Big week ahead in forex trading: Non-Farm Payrolls, Rate decision from Europe, Britain and Australia and employment figures from all over the globe promise an exciting week. Also note the Stress Test results. Let’s dive into the main events for this week:
Monday, May 4th: Both British and Japanese banks are on holiday, so trading will start slowly. German Retail Sales are expected to stop falling. In the US, Pending Home Sales are predicted to rise by a modest 0.1%.
Tuesday, May 5th: Australian Building Approvals are expected to continue rising. This is a preliminary event to the new Cash Rate in Australia, expected to stay at 3%, the highest in the West. Also note the accompanying RBA Rate Statement. Will the AUD/USD continue to rise?
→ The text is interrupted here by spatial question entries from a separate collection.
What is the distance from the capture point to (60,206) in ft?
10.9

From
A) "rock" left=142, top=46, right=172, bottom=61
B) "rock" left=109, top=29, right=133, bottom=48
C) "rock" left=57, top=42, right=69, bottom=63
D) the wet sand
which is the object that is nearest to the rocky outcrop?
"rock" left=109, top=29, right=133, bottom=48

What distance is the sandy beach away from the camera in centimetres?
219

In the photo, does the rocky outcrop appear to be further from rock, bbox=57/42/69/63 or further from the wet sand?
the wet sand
In Britain, more housing data is expected through the Halifax HPI which is expected to continue falling. A related figure, Construction PMI, is predicted to rise.
In the US, ISM Non-Manufacturing PMI is expected to rise to 42.1. This may be overshadowed by a testament by Ben Bernanke in Washington.
Wednesday, May 6th: Australian Retail Sales are expected to turn positive after falling last month. The surplus in Trade Balance is expected to shrink.
In New Zealand, the quarterly Labor Cost Index is expected to continue rising.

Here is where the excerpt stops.